The logical extension of that is the view that animals should not be killed for food. "Those people, they say 'Come on, isn't that really a barbaric act, haven't we evolved past eating animals to a new place of cosmic nirvana'.
"The truth is, everything is eating and being eaten. If you don't believe it, go lie naked in your flower bed for three days and see what gets eaten."
It's an amusing thought, and an example of the keen sense of humour that is a useful attribute for a sought-after speaker. He spends 100 days a year talking to schools and environmental groups and is in New Zealand for a week to address farmers in Hawke's Bay and Manawatu.
This is his first time here and he is careful not to appear "preachy". "I don't want to be that arrogant SOB who comes in from outside. But all through my life I have developed a reputation for thinking outside the box."
He is a farmer and a marketer, but with self-imposed limits. The produce from his 220-hectare home farm and 400ha of leased farms is sold to 4000 families, 50 restaurants and 10 retail chains. But he won't sell outside the bounds of four hours' driving time.

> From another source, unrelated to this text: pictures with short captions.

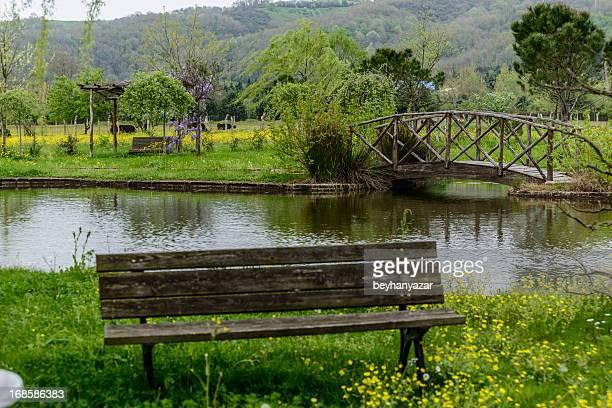 Wooden Bridge and bench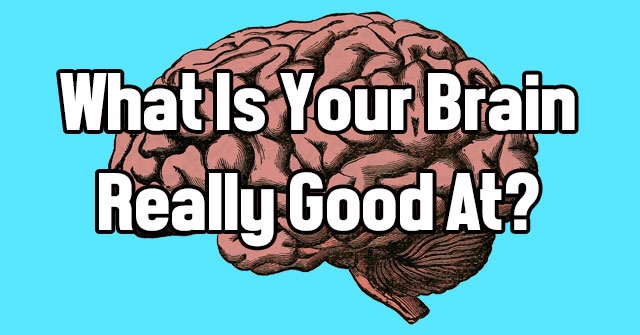 What Is Your Brain Really Good At?
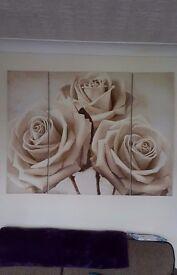 cream rose canvas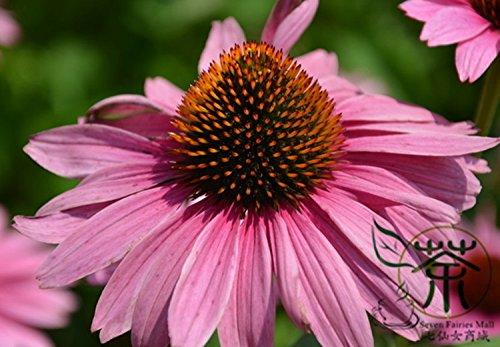 Nouveau jardin des plantes 200 Sweet Seeds MARJOLAINE Origanum Majorana Seeds Herb Flower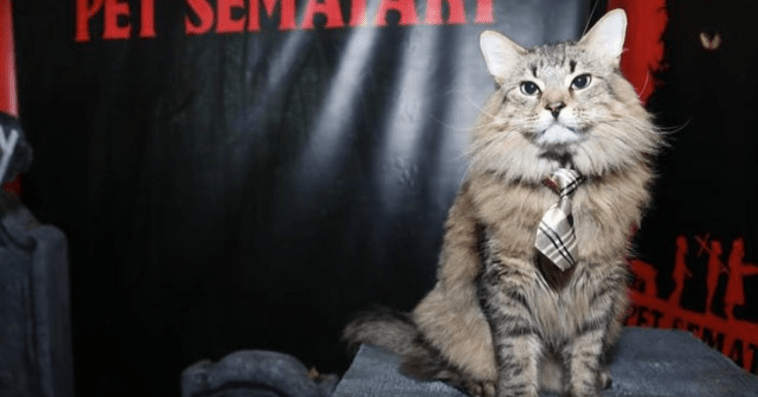 Cats in Ties at Press Junkets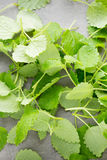 Fresh raw mint leaves on gray background. Fresh raw mint leaves on gray background Stock Photos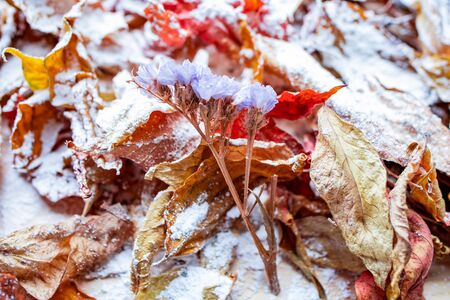 Bright colored autumn leaves covered with a light layer of snow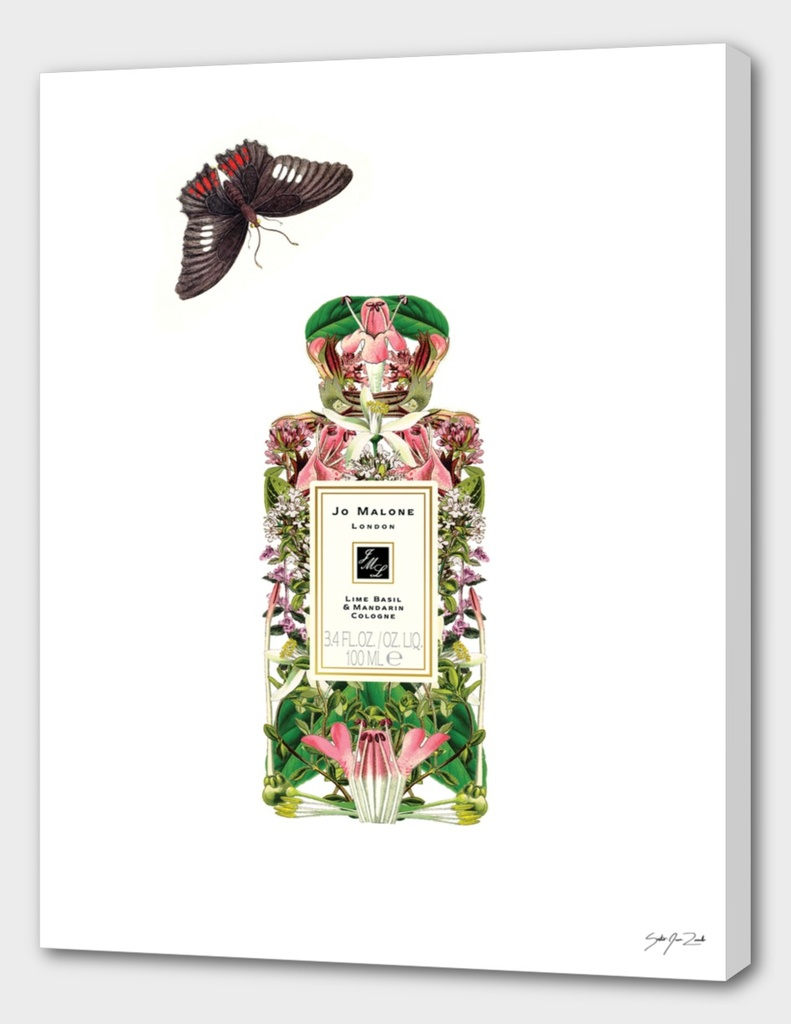 Jo Malone - Lime, Basil, and Mandarin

"The shorter the chain between raw food and fork, the fresher it is and the more transparent the system is," he says.
The hour-long interview produces two ideas for New Zealand, which he expands on in a free- flowing, stream-of-consciousness style.
One is around marketing. He likes the idea that New Zealand can be marketed to the world as a cluster of villages. "We - I'm talking as a New Zealander here - do the production and processing on a transparent local scale, but then we aggregate for export. And on the brochures we have 'Village to the world', and we even promote villages within the village. I like that; that's pretty cool."
Told that the prevailing view is that New Zealand does not have the power to influence the demands of the big supermarket chains, he says "You don't think you do, but how you frame your market approach can have an effect.
"New Zealand has incredible global recognition for grass-fed livestock. The next step beyond that would be, 'Not only are we pasture based, we're community- processing based'."
That would mean local farmers clubbing together to process their own meat for export, he says. "A group in a small processing centre could actually take what is now considered a liability - being small - and turn that into an integrity asset that can be marketed as part of the New Zealand clean-green mystique.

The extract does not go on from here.